Political and social events are way more complex and absurd now than it was before. So a careful scrutiny of each issue is important without being judgmental and emotional. But in most instances we fail to get to the root of the problem.


  1. Bahubali had been selected as the best movie at the 63rd national film awards. Do you think there is a need to constitute anti-national awards at present scenario? Do you think there is politics at play?

As I told earlier, every award reflects the taste of its jury and is very subjective. Commercial films tend to simplify things and find solutions which might not even exist. This is a dangerous trend which can have an adverse effect on people’s psyche. I believe that the content of the film and honesty of the filmmaker should be the main criteria for judgment. I would have been happier if films with stronger content had won more awards. National Film Awards should encourage and promote films that are truthful in their content yet excel in their craft. This year some excellent regional films did not get their due. Good films not getting acknowledged can hamper the growth of fine filmmakers.

  1. Are you interested in literature? Do you think a good film maker should be an ardent reader?

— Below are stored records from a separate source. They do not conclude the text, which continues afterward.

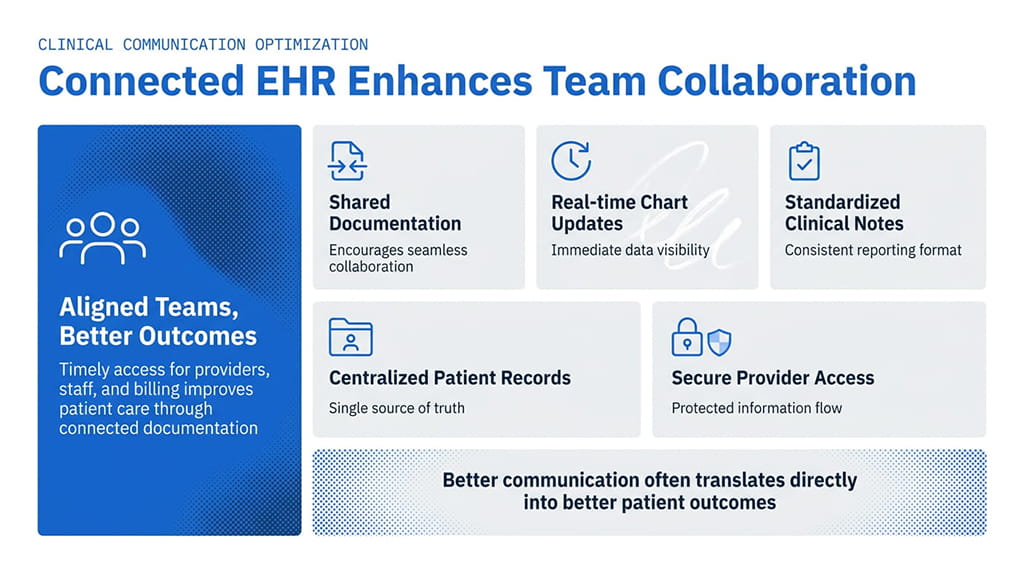 CLINICAL COMMUNICATION OPTIMIZATION

Connected EHR Enhances Team Collaboration

Aligned Teams, Better Outcomes

Timely access for providers, staff, and billing improves patient care through connected documentation

Shared Documentation

Encourages seamless collaboration

Real-time Chart Updates

Immediate data visibility

Standardized Clinical Notes

Consistent reporting format

Centralized Patient Records

Single source of truth

Secure Provider Access

Protected information flow

Better communication often translates directly into better patient outcomes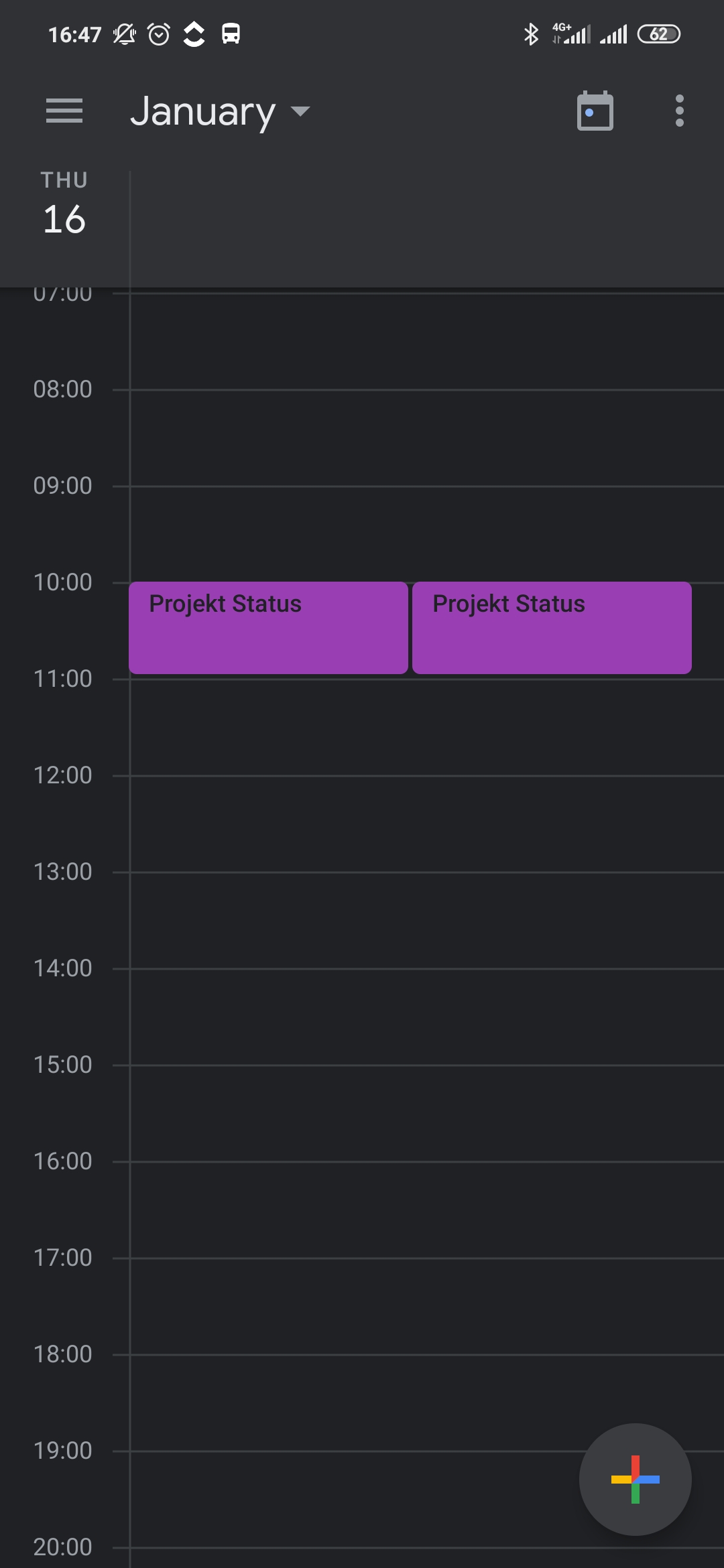 16:47 4G+ 62

January

THU
16

07:00

08:00

09:00

10:00

Projekt Status

Projekt Status

11:00

12:00

13:00

14:00

15:00

16:00

17:00

18:00

19:00

20:00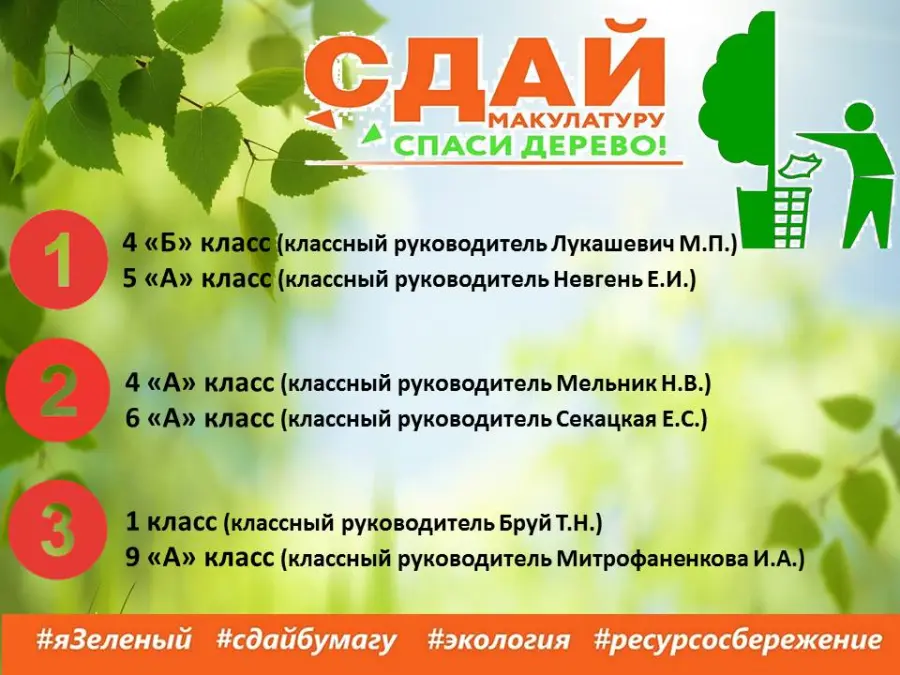 СДАЙ МАКУЛАТУРУ
СПАСИ ДЕРЕВО!

1
4 «Б» класс (классный руководитель Лукашевич М.П.)
5 «А» класс (классный руководитель Невгень Е.И.)

2
4 «А» класс (классный руководитель Мельник Н.В.)
6 «А» класс (классный руководитель Секацкая Е.С.)

3
1 класс (классный руководитель Бруй Т.Н.)
9 «А» класс (классный руководитель Митрофаненкова И.А.)

#яЗеленый #сдайбумагу #экология #ресурсосбережение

It was my love for literature which led me to filmmaking. I took up reading seriously during my late teenage years. I loved O.V. Vijayan, Anand, Basheer, Dostoevsky and Kafka. A few works that has astonished me are V S Khandekar’s Yayati, Bibhutibhushan Bandopadhyay’s Pather Panchali, Sylvia Plath’s Bell jar and Nikos Kazantzakis’s Saint Francis. Literature contains some of the most insightful studies about human beings and it really fascinates me. So many great works, so little time.

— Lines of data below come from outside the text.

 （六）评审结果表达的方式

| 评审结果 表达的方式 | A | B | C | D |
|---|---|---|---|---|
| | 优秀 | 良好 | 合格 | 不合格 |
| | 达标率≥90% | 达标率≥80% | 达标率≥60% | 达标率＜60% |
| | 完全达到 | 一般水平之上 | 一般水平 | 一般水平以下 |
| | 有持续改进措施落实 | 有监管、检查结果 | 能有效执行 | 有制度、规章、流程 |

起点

Those interested in films should take up reading seriously. I fail to put into words the relevance of literature but reading is a habit that everyone should cultivate.

   13. What are the challenges you face as a new comer in the film industry? What are your future plans?

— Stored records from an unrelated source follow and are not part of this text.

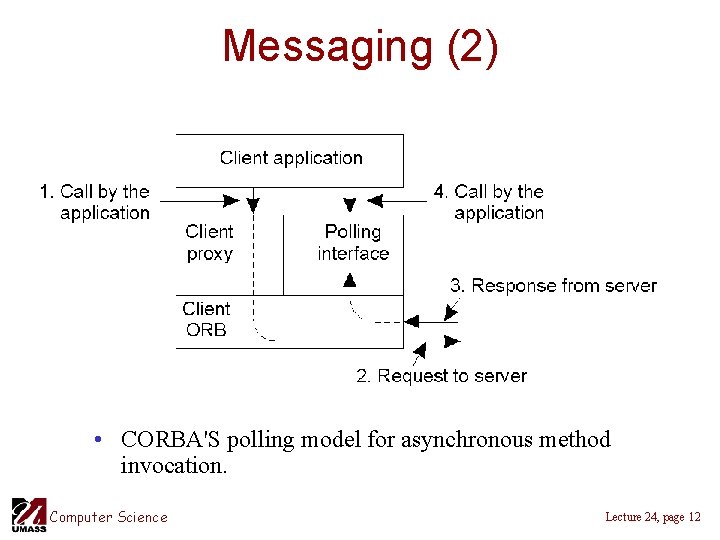 Messaging (2)

Client application

1. Call by the application

4. Call by the application

Client proxy

Polling interface

3. Response from server

Client ORB

2. Request to server

• CORBA'S polling model for asynchronous method invocation.

UMASS Computer Science

Lecture 24, page 12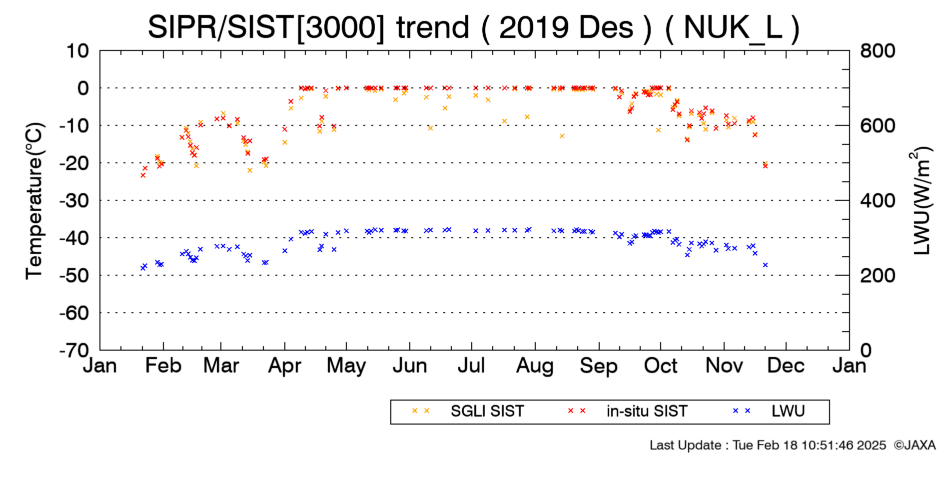 SIPR/SIST[3000] trend ( 2019 Des ) ( NUK_L )

Temperature(°C)

10
0
-10
-20
-30
-40
-50
-60
-70

LWU(W/m$^2$)

800
600
400
200
0

Jan Feb Mar Apr May Jun Jul Aug Sep Oct Nov Dec Jan

SGLI SIST
in-situ SIST
LWU

Last Update : Tue Feb 18 10:51:46 2025 ©JAXA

The main challenge would be getting a producer who would completely back your film. But that would be highly risky if your work doesn’t have any commercial value. Thus it is difficult to market independent films and get production cost.

The real problem is lack of audience for serious cinema. If Aravindan’s and Adoors’s films had more spectators, the scenario would have been different. After all, it is upto the people to decide the movies they want. Greater the audience more would be the chances for independent cinema. Unlike literature or other art forms, filmmaking involves huge investment. So if good films are not being made, then film viewing culture has to take its share of blame. For me, marketing, distributing and finding the production cost for films are the real challenges.

I am currently working on the script of my feature film. Once I feel confident about the script, I want to start the pre-production works.


  1. What is your message to the aspiring movie makers?

With the little knowledge I have, I think honesty, simplicity and perseverance are the keys to pursue filmmaking. Try to watch a lot of films especially the classics and understand how and why is it made.  Read and be attentive to the things happening around you.

Make a conscious effort to understand people and your surroundings better. And before making a film, ask yourself why you want to do it.


Quick takes:

Favorite films – Tarkovsky’s Mirror, Robert Bresson’s Mouchette, John Abraham’s Amma Ariyan, Carlos Reygadas’s  Battle in heaven, Cristian Mungiu’s 4months 3weeks 2days, Ritwik Ghatak’s Meghe Dhaka Tara, Luis Bunuel’s Viridiana, Richard Linklater’s Boyhood, Satyajit Ray’s Pather Panchali, Antonioni’s La notte, Alain Resnais’s Last year at marienbad.


Favorite directors

Tarkovsky, Robert Bresson, Godard, John Abraham, Anand Patwardhan, Adoor Gopalakrishnan, Aravindan, Ritwik Ghatak, Satyajit Ray, Dardenne Brothers, Luis Buñuel, Ingmar Bergman, Richard Linklater, Werner Herzog, Antonioni.

Calcutta or Kerala?

Kerala, because I love home food.  Just kidding, because I belong here.


Commercial/ art house movies?

Every film has got these two aspects. It would be a blunder to ignore either.


If not a film maker, then?

Haven’t really thought about it.


Anamika is a second year graduate student of Journalism and mass communication at English and Foreign Languages University, Shillong campus.